### Task goal
Copy the listing lines from the line with "Meet your Posher, Kendalyn" to the line with "Trois crânes avec", both included, character for character. Leave the pictures out of your answer.

### Provided information
○ ○ ○

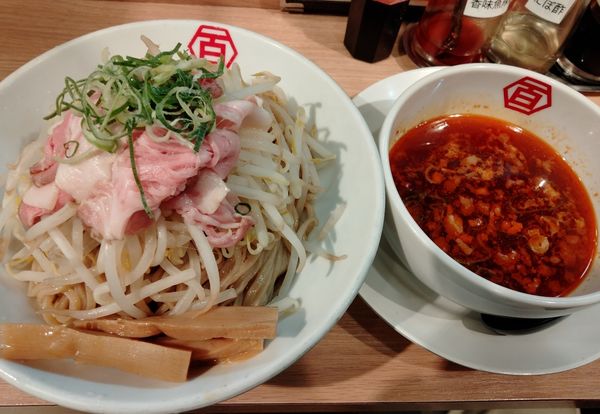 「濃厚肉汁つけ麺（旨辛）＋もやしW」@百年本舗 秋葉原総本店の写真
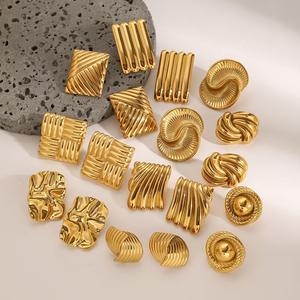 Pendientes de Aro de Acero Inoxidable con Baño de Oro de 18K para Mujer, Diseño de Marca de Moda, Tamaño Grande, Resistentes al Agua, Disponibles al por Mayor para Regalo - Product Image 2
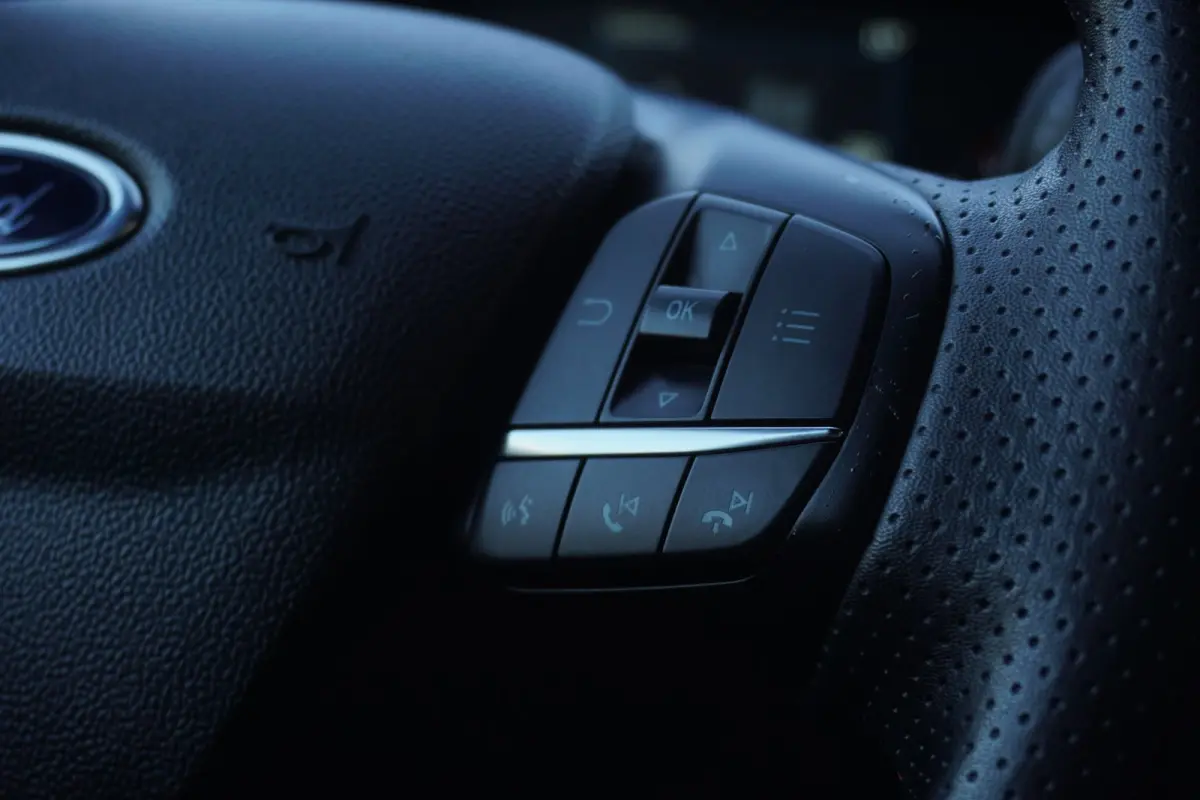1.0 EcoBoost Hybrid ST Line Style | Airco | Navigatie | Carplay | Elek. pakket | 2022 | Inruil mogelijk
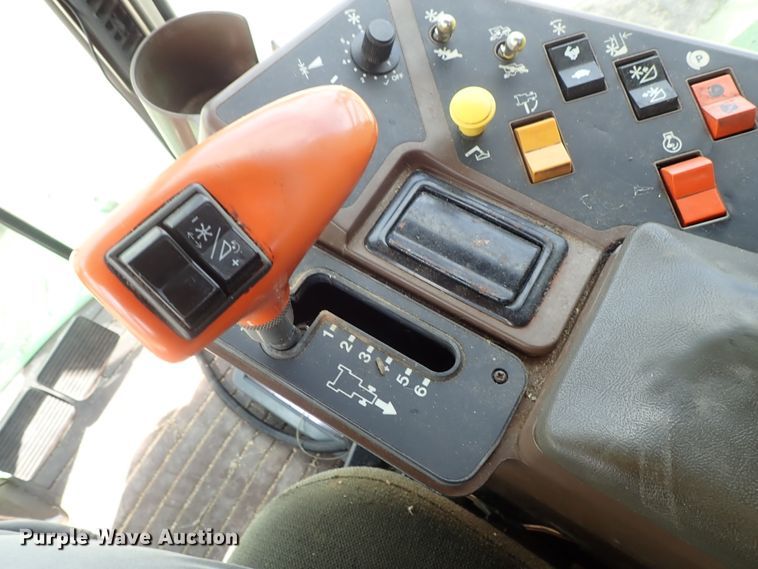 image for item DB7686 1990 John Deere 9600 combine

○ ○ ○

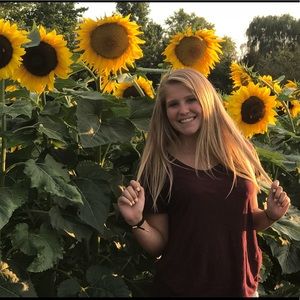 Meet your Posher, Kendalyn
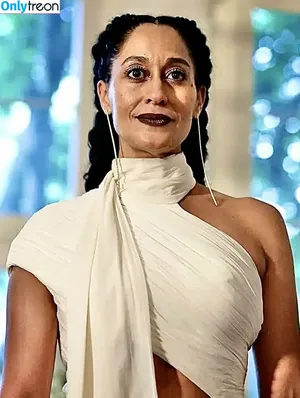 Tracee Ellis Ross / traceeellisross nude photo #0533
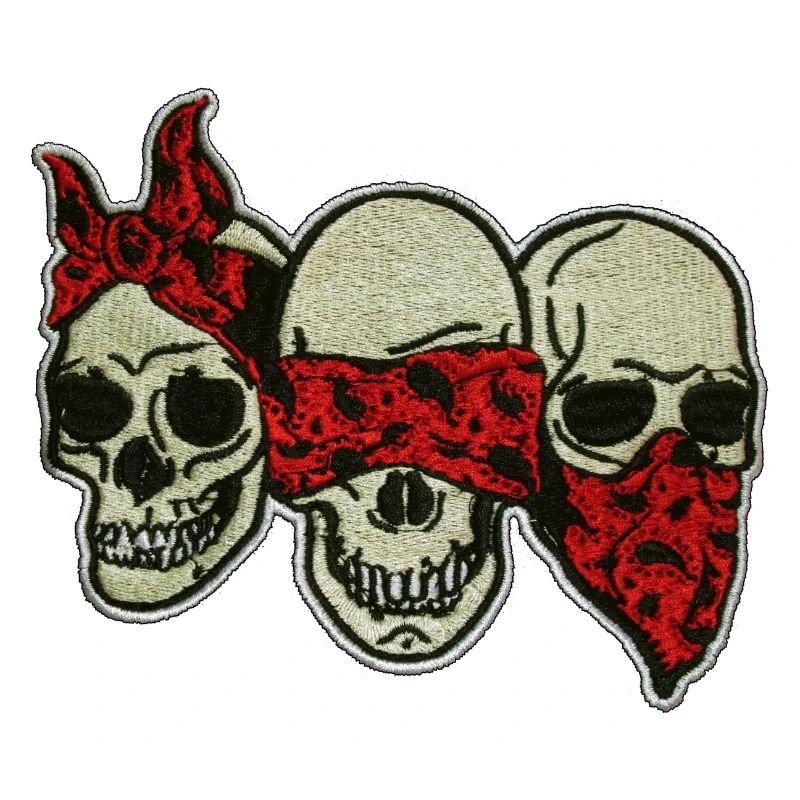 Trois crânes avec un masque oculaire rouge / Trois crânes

○ ○ ○

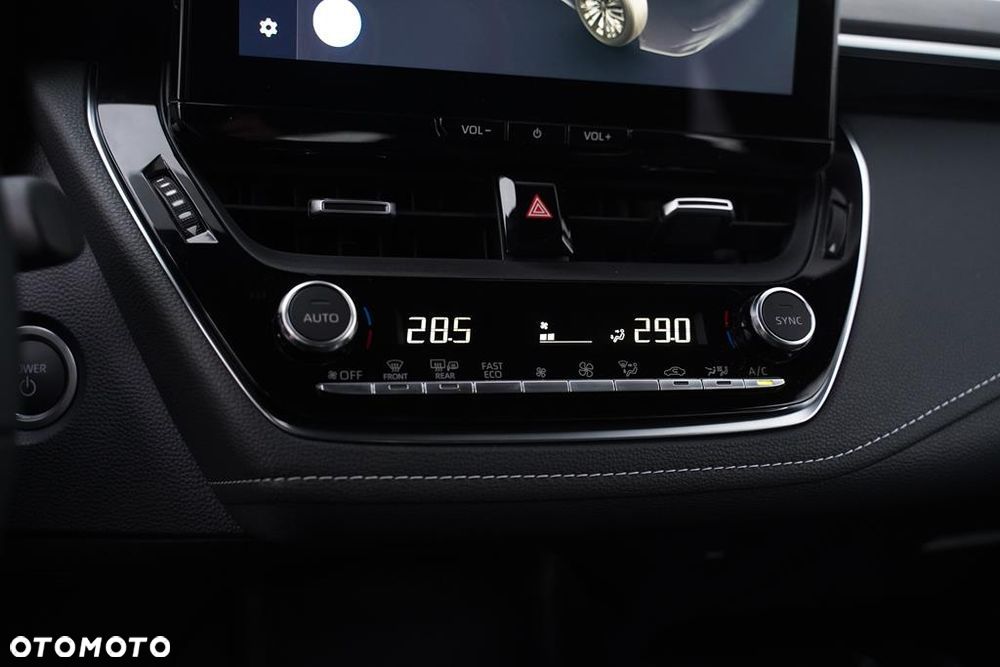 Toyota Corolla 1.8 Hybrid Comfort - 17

○ ○ ○

### Response for this exercise
 Meet your Posher, Kendalyn
 Tracee Ellis Ross / traceeellisross nude photo #0533
 Trois crânes avec un masque oculaire rouge / Trois crânes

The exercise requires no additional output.